Christians in Jerusalem mark Jesus' crucifixion

A Christian pilgrim reenacts the crucifixion of Jesus Christ along the path where Jesus walked, now known as the Via Dolorosa, in Jerusalem's Old City, on Good Friday, March 29, 2013.

JERUSALEM Hundreds of Christians streamed through the cobblestone alleyways of Jerusalem's Old City on Friday, hoisting wooden crosses and chanting prayers to mark the crucifixion of Jesus.

A throng of pilgrims packed the narrow streets, joining the traditional Good Friday procession on the Via Dolorosa, or "Way of Sorrows."

CBS News correspondent Robert Berger reports that Israeli soldiers armed with assault rifles guarded the route, as the faithful visited the 14 Stations of the Cross -- reading Scriptures, saying prayers and touching the sacred stones.

The procession wound up at the Church of the Holy Sepulcher which, according to tradition, was the site on which Jesus was crucified.
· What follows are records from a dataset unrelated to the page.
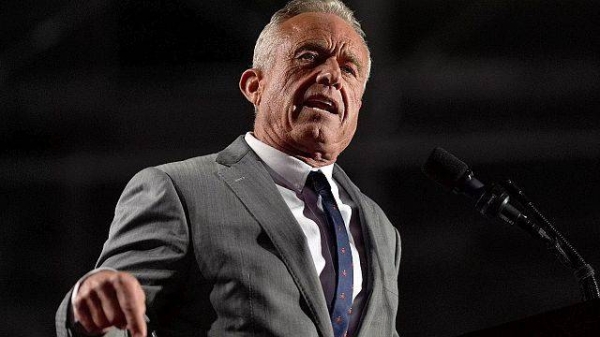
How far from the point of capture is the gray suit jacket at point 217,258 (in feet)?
4.58

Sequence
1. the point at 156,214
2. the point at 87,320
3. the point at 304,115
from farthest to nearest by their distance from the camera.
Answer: the point at 304,115, the point at 156,214, the point at 87,320

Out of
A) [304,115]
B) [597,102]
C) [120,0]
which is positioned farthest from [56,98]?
[597,102]

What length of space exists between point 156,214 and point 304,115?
1.14 feet

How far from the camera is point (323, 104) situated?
64.7 inches

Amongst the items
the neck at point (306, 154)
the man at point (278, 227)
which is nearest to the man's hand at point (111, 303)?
the man at point (278, 227)

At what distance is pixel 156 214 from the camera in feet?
4.75

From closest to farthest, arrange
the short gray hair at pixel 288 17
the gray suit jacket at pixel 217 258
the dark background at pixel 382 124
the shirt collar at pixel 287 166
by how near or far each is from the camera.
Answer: the gray suit jacket at pixel 217 258
the shirt collar at pixel 287 166
the short gray hair at pixel 288 17
the dark background at pixel 382 124

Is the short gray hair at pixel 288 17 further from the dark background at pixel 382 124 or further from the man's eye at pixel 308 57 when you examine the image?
the dark background at pixel 382 124

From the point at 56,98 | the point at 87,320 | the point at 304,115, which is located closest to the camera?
the point at 87,320

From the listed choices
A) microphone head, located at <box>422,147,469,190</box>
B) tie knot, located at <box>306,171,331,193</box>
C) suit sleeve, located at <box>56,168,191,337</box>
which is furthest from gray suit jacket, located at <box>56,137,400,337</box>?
microphone head, located at <box>422,147,469,190</box>

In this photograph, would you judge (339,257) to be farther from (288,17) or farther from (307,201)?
(288,17)

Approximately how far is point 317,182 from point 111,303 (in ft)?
2.02

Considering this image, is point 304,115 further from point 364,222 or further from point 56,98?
point 56,98

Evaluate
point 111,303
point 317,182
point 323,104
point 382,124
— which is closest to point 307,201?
point 317,182
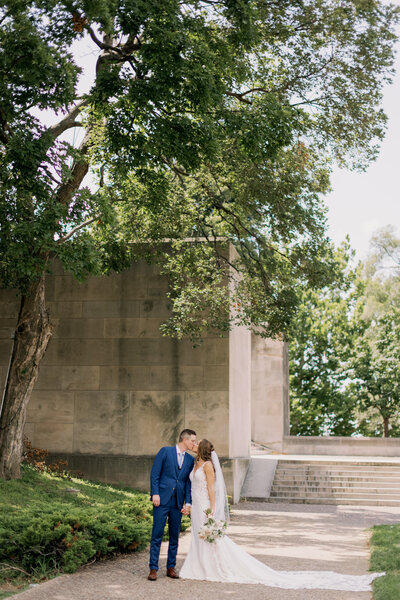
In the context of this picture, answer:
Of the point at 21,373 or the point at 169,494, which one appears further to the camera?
the point at 21,373

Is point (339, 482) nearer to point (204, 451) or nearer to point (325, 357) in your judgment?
point (204, 451)

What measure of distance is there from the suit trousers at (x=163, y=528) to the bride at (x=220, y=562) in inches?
8.1

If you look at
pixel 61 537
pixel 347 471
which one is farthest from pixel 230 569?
pixel 347 471

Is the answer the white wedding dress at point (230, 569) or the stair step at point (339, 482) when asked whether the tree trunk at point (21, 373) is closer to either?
the white wedding dress at point (230, 569)

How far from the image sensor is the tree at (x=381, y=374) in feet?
116

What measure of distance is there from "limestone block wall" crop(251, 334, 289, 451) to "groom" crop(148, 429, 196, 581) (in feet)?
73.0

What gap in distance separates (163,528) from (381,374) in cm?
2837

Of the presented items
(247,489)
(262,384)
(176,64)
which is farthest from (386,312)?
(176,64)

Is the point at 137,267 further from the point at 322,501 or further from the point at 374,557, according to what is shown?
the point at 374,557

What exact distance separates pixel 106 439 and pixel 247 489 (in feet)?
13.5

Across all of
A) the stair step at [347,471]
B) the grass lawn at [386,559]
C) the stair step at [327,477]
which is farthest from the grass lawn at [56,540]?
the stair step at [347,471]

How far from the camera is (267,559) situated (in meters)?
10.3

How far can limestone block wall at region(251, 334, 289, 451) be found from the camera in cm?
3142

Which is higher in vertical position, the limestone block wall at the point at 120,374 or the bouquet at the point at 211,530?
the limestone block wall at the point at 120,374
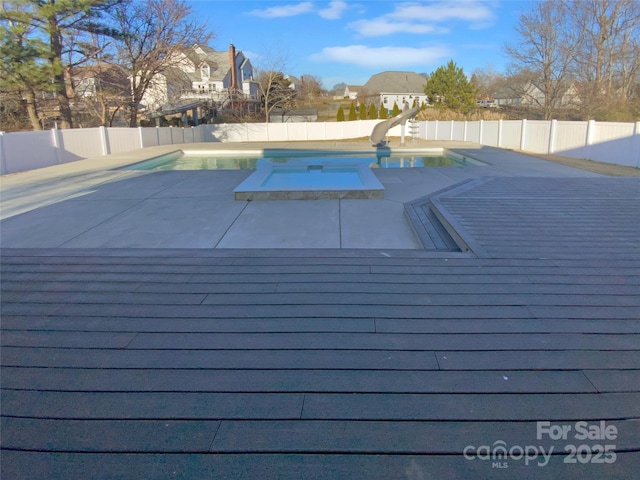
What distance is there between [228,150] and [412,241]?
13.4 metres

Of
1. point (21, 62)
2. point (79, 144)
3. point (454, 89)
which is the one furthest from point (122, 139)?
point (454, 89)

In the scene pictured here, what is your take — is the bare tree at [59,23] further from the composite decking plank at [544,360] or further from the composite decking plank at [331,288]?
the composite decking plank at [544,360]

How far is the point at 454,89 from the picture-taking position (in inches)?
1178

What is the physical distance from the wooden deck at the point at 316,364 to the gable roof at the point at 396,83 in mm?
49818

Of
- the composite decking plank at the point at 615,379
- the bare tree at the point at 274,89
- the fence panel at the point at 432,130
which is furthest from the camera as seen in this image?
the bare tree at the point at 274,89

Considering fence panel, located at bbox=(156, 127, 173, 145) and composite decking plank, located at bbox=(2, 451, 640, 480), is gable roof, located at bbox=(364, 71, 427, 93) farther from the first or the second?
composite decking plank, located at bbox=(2, 451, 640, 480)

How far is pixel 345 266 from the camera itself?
337cm

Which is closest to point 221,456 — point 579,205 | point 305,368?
point 305,368

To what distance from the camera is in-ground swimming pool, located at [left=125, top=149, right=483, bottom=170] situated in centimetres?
1259

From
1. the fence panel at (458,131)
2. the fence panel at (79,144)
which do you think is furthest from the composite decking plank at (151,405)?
the fence panel at (458,131)

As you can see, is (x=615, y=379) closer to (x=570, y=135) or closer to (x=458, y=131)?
(x=570, y=135)

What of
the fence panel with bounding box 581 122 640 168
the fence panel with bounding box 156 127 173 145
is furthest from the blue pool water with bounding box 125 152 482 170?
the fence panel with bounding box 156 127 173 145

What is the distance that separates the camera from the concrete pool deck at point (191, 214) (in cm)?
436

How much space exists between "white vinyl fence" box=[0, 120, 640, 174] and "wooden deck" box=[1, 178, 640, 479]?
909 cm
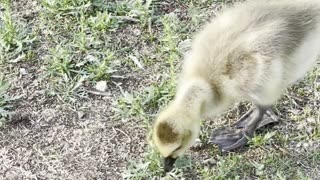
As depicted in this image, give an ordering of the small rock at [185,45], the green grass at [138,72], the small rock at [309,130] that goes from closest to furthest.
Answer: the green grass at [138,72], the small rock at [309,130], the small rock at [185,45]

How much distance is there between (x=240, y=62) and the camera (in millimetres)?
2605

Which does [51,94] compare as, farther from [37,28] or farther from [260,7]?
[260,7]

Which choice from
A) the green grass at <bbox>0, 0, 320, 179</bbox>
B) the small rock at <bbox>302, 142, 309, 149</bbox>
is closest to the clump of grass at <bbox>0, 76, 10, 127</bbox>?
the green grass at <bbox>0, 0, 320, 179</bbox>

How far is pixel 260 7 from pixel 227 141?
560 millimetres

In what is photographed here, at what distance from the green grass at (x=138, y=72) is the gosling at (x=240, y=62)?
0.73 ft

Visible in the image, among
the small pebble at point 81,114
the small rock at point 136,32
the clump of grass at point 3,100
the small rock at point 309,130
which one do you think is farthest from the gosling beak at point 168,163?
the small rock at point 136,32

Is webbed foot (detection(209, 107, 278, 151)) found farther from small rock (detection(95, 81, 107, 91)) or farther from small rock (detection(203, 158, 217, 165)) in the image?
small rock (detection(95, 81, 107, 91))

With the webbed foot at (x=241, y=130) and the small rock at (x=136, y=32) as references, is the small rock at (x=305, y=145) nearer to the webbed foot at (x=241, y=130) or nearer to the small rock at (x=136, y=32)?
the webbed foot at (x=241, y=130)

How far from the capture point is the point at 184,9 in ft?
11.4

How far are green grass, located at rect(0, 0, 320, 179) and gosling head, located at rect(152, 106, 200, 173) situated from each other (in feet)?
0.70

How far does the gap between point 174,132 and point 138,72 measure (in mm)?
748

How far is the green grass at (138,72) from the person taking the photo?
9.38 feet

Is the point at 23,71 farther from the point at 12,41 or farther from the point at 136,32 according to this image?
the point at 136,32

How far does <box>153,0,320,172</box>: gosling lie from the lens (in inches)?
102
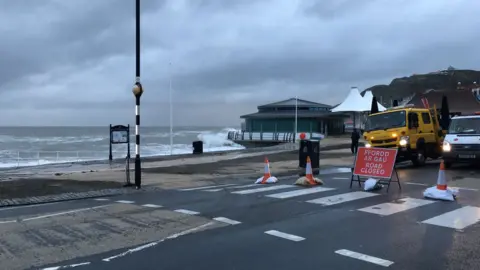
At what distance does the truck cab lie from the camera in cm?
1606

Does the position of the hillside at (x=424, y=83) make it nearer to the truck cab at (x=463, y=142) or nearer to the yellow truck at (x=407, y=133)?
the yellow truck at (x=407, y=133)

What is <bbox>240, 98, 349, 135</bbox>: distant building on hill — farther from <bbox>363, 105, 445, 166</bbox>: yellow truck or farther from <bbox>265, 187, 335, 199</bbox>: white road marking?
<bbox>265, 187, 335, 199</bbox>: white road marking

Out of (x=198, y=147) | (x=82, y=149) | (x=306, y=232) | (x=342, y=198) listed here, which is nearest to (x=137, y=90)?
(x=342, y=198)

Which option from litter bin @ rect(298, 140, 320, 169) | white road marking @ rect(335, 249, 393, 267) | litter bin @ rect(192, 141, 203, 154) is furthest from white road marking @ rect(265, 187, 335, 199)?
litter bin @ rect(192, 141, 203, 154)

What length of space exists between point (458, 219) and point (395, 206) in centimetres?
148

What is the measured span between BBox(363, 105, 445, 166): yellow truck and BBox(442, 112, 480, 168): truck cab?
1.22m

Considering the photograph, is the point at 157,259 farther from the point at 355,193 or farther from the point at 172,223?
the point at 355,193

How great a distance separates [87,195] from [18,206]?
1799 mm

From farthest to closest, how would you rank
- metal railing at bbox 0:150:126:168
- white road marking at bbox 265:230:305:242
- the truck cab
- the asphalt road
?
metal railing at bbox 0:150:126:168, the truck cab, white road marking at bbox 265:230:305:242, the asphalt road

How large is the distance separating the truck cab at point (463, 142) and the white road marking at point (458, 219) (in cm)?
814

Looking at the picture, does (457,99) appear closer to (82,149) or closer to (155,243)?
(155,243)

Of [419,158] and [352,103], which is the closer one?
[419,158]

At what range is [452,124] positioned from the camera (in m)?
17.6

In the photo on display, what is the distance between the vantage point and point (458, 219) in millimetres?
7891
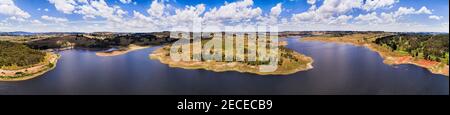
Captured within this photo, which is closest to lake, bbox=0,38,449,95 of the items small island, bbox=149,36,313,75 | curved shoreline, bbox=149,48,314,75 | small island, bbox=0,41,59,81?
curved shoreline, bbox=149,48,314,75

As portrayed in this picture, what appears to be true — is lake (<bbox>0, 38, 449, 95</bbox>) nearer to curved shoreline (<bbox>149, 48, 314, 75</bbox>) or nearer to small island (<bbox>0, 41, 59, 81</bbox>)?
curved shoreline (<bbox>149, 48, 314, 75</bbox>)

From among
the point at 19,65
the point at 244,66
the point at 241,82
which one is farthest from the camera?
the point at 19,65

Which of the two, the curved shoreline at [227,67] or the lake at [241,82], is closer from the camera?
the lake at [241,82]

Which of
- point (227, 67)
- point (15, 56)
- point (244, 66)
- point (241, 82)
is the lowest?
point (241, 82)

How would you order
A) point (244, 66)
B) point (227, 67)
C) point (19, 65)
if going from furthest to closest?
point (19, 65), point (244, 66), point (227, 67)

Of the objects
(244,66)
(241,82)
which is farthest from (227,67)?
(241,82)

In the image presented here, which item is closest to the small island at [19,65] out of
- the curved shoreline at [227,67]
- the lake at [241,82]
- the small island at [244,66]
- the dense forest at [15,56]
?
the dense forest at [15,56]

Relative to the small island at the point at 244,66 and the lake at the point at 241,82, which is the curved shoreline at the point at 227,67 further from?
the lake at the point at 241,82

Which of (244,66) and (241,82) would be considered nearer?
(241,82)

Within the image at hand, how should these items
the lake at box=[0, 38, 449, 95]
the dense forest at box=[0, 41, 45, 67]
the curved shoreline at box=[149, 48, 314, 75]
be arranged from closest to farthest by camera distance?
the lake at box=[0, 38, 449, 95] → the curved shoreline at box=[149, 48, 314, 75] → the dense forest at box=[0, 41, 45, 67]

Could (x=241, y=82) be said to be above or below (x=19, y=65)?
below

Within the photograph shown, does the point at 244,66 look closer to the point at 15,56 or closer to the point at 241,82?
the point at 241,82

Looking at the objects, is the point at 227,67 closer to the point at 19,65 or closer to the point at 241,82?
the point at 241,82
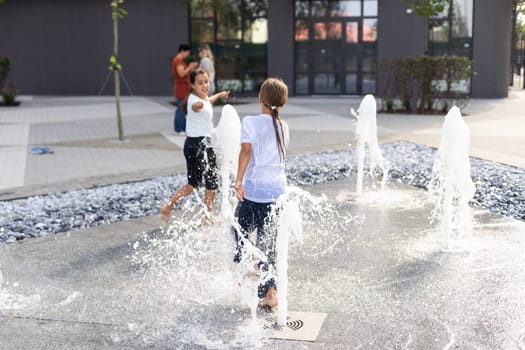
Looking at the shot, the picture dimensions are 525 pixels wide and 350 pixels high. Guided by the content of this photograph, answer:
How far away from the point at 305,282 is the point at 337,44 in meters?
18.7

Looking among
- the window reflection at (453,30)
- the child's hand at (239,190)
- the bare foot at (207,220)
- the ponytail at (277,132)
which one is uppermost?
the window reflection at (453,30)

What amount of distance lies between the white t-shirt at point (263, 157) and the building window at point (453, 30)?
18216mm

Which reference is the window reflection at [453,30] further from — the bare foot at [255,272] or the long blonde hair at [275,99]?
the bare foot at [255,272]

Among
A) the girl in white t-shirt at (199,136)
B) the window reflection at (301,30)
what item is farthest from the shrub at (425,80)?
the girl in white t-shirt at (199,136)

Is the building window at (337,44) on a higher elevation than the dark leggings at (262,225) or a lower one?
higher

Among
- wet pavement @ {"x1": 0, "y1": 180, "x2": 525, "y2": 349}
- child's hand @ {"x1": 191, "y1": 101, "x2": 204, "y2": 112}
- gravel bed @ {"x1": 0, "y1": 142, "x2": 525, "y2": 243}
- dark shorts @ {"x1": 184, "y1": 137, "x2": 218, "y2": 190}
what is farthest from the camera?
gravel bed @ {"x1": 0, "y1": 142, "x2": 525, "y2": 243}

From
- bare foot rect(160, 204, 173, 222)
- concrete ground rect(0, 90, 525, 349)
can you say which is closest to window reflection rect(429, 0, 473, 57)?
concrete ground rect(0, 90, 525, 349)

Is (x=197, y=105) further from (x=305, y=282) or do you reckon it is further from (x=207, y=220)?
(x=305, y=282)

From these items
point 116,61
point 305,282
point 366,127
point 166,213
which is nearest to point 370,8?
point 116,61

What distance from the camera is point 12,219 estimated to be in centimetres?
749

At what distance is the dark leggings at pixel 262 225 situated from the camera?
4.78m

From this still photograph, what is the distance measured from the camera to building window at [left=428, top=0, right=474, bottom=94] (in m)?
21.8

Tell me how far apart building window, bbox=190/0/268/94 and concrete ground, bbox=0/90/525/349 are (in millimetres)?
14581

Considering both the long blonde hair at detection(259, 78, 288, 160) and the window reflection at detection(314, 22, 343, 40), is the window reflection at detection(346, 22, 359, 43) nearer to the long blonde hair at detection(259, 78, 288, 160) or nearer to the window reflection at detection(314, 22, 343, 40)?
the window reflection at detection(314, 22, 343, 40)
Along the route, Franciscan friars in brown robes chanted prayers in Latin and explained the different stations to crowds through a megaphone.

Leonard Mary, a priest from Irondale, Ala., was dressed as Jesus wearing a crown of thorns. He was flanked by men posing as Roman soldiers and had fake blood dripping down his chest as he lugged a giant cross down the street.

"The most perfect love that was ever seen in the world was when Jesus died for us. He showed us the perfection of love," the priest said.

Good Friday events began with a morning service at the cavernous Holy Sepulcher, which was built on the place where tradition holds that Jesus was crucified, briefly entombed, and resurrected. Clergy dressed in colorful robes entered through the church's large wooden doors as worshippers prayed in the church courtyard.

Later Friday, a service was due in Bethlehem's Church of the Nativity, built atop the traditional site of Jesus' birth. Christians believe Jesus was crucified on Good Friday and resurrected on Easter Sunday.

Roman Catholic and Protestant congregations that observe the new, Gregorian calendar, are marking holy week. Orthodox Christians, who follow the old, Julian calendar, will mark Good Friday in May.

Less than 2 percent of the population of Israel and the Palestinian territories is Christian, mostly split between Catholicism and Orthodox streams of Christianity. Christians in the West Bank wanting to attend services in Jerusalem must obtain permission from Israeli authorities.

Israel's Tourism Ministry said it expects some 150,000 visitors in Israel during Easter week and the Jewish festival of Passover, which coincide this year.